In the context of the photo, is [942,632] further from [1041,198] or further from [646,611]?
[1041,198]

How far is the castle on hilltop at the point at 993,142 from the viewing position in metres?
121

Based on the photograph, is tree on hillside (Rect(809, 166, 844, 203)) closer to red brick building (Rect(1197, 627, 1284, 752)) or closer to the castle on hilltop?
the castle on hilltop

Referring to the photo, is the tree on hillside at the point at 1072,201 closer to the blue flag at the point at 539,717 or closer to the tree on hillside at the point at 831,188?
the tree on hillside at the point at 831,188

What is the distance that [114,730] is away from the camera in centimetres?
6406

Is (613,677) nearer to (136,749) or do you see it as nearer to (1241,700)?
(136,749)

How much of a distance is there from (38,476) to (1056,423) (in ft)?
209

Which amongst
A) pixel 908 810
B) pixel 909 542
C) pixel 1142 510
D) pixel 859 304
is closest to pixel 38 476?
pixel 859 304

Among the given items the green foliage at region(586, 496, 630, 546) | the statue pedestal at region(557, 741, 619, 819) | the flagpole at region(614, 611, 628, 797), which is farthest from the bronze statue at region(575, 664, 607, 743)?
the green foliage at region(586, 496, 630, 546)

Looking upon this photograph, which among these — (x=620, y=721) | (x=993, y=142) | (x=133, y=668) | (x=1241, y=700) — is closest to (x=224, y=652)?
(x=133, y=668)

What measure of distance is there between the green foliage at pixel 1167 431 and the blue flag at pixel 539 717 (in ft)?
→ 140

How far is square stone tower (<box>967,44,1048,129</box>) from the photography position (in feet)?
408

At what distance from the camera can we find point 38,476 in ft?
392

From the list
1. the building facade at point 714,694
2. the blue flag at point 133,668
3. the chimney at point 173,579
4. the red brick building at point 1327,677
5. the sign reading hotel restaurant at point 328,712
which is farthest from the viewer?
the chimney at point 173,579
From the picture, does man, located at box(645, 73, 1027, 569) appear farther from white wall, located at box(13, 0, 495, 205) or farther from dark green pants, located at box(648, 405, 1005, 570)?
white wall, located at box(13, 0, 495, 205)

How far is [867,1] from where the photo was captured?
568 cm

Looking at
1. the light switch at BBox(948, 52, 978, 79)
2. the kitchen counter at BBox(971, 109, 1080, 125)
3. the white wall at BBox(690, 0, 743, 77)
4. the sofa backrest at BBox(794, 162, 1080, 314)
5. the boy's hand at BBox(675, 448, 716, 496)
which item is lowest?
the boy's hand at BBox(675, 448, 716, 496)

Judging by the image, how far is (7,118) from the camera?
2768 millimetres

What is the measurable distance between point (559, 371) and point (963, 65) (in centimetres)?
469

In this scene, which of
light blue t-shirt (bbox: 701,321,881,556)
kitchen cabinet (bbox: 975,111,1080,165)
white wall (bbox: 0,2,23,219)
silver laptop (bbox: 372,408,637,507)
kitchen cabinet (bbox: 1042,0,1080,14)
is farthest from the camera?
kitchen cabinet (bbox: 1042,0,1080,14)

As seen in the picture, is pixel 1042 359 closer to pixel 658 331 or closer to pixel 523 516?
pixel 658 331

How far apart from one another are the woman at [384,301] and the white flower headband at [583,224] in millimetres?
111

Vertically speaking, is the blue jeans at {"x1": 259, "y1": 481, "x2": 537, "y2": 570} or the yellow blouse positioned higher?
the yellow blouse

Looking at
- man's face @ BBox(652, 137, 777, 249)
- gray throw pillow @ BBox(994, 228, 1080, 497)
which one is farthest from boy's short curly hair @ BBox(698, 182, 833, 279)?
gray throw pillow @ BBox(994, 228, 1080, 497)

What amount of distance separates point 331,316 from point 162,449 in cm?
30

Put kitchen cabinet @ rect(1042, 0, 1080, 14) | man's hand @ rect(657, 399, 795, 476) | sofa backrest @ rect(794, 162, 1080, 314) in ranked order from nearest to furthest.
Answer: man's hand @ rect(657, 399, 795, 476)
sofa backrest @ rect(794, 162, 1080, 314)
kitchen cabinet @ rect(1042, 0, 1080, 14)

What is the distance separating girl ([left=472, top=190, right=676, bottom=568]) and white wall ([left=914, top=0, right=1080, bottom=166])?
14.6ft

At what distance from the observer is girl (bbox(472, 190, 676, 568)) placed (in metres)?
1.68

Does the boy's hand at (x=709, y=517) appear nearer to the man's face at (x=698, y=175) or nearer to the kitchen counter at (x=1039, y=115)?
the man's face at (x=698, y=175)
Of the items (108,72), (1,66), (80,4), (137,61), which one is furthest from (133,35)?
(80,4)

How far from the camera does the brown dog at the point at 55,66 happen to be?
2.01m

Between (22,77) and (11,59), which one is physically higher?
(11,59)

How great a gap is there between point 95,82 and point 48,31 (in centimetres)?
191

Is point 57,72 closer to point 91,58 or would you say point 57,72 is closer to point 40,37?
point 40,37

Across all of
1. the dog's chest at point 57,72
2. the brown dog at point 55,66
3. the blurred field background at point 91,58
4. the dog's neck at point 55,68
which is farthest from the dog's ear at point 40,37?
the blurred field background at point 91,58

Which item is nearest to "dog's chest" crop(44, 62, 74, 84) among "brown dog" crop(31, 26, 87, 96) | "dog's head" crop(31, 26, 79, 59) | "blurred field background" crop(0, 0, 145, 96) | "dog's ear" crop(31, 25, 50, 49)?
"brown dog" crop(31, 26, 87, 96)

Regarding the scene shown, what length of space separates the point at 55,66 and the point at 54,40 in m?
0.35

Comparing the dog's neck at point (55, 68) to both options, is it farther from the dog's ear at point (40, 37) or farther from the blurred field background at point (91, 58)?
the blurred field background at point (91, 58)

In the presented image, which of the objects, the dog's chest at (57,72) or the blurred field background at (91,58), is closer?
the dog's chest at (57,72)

◇ ◇ ◇ ◇ ◇

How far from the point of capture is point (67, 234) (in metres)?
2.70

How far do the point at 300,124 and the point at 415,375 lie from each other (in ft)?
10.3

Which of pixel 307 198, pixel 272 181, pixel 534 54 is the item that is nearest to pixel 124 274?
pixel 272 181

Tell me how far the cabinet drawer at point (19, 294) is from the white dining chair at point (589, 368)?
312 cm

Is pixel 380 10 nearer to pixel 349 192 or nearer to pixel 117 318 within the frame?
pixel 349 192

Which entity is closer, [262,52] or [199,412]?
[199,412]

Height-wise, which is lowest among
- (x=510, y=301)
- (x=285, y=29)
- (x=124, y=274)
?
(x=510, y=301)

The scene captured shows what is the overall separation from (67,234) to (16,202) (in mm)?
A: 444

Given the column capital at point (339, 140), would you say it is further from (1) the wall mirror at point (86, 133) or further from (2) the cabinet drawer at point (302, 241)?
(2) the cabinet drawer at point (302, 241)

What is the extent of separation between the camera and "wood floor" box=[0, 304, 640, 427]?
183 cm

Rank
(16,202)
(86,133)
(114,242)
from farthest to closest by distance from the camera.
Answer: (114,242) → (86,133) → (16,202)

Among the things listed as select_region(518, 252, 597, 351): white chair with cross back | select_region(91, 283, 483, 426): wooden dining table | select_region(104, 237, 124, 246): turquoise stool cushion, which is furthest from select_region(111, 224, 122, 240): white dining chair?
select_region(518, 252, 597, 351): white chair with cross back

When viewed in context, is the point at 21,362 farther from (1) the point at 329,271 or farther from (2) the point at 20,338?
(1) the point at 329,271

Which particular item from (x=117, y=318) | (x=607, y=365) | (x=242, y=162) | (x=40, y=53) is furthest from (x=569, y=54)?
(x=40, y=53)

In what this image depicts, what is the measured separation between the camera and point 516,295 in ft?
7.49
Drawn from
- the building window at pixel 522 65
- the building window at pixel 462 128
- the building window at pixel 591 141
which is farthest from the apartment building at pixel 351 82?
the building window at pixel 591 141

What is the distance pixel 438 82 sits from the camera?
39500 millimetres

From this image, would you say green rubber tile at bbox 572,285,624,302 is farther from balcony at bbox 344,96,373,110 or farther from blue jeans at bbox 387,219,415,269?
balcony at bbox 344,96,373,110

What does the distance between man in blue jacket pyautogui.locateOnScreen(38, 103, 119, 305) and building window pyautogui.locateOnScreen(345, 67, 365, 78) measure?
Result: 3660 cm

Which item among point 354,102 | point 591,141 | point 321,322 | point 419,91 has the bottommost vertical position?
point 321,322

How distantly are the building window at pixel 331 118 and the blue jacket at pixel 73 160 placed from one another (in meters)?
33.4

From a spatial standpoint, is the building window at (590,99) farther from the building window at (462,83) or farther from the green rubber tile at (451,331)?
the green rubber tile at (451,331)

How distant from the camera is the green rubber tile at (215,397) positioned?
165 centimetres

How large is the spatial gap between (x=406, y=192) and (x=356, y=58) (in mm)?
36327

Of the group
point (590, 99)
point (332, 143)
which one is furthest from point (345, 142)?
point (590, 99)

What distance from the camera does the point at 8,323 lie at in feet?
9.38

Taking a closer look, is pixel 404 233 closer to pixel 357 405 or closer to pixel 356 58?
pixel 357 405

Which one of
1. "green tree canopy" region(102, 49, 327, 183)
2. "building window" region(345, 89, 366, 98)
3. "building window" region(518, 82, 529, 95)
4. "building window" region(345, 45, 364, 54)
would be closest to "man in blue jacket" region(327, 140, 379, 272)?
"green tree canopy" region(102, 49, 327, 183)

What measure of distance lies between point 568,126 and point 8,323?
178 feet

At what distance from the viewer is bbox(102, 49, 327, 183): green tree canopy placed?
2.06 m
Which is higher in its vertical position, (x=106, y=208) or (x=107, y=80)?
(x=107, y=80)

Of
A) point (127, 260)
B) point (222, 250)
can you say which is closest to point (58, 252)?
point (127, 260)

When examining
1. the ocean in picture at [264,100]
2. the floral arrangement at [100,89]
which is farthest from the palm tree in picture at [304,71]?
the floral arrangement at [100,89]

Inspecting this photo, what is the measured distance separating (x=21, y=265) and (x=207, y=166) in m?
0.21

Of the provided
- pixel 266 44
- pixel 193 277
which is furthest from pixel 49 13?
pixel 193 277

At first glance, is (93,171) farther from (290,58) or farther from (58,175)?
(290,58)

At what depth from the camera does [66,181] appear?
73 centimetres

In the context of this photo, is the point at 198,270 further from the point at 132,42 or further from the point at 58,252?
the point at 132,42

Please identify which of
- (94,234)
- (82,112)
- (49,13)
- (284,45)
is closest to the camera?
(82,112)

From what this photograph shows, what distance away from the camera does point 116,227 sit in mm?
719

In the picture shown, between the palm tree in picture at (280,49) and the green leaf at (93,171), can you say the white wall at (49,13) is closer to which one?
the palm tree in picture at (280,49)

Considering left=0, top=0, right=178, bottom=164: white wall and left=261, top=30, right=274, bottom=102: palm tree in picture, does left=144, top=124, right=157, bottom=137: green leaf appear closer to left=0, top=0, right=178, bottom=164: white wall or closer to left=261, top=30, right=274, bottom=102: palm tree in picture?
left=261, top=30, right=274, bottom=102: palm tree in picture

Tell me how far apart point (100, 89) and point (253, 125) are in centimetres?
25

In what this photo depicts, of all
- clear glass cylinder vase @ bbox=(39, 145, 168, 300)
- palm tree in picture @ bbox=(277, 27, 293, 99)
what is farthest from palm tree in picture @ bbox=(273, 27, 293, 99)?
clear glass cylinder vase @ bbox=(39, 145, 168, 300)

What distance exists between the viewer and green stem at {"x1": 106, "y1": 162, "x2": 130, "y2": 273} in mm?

◇ ◇ ◇ ◇ ◇

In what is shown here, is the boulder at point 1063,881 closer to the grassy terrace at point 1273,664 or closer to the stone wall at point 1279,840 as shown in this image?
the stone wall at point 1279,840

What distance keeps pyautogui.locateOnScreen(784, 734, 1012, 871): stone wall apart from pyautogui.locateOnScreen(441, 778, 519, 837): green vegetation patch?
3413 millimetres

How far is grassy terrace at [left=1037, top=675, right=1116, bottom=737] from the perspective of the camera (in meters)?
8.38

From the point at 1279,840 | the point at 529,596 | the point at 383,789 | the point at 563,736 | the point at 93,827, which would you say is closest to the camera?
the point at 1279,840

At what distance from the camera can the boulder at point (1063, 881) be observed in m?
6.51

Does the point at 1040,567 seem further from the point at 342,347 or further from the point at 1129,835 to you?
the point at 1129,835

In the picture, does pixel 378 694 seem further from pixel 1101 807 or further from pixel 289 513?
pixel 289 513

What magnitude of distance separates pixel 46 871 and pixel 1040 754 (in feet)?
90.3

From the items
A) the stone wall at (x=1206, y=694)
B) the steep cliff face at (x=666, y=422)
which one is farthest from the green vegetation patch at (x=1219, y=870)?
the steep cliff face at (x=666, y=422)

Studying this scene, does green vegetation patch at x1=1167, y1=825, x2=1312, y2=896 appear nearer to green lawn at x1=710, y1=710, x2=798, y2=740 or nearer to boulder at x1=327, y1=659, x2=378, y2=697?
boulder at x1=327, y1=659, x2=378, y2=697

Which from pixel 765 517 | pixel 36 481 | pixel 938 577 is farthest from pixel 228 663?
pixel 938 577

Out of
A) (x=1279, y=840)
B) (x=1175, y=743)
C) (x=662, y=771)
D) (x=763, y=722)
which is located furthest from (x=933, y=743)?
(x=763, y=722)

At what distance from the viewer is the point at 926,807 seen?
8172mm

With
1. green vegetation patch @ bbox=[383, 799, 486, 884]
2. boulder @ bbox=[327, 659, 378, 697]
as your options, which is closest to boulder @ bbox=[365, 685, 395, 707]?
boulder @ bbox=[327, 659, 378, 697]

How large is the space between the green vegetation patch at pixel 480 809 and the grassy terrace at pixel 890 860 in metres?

◇ ◇ ◇ ◇ ◇

REQUIREMENTS: Return each line from the entries above that includes the string "chest".

THE ANSWER:
1. the dog's chest at point 57,72
Which item is nearest to "dog's chest" crop(44, 62, 74, 84) among "brown dog" crop(31, 26, 87, 96) | "dog's head" crop(31, 26, 79, 59) | "blurred field background" crop(0, 0, 145, 96) | "dog's ear" crop(31, 25, 50, 49)?
In the presented image, which of the objects, the dog's chest at (57,72) or the blurred field background at (91,58), is closer?
the dog's chest at (57,72)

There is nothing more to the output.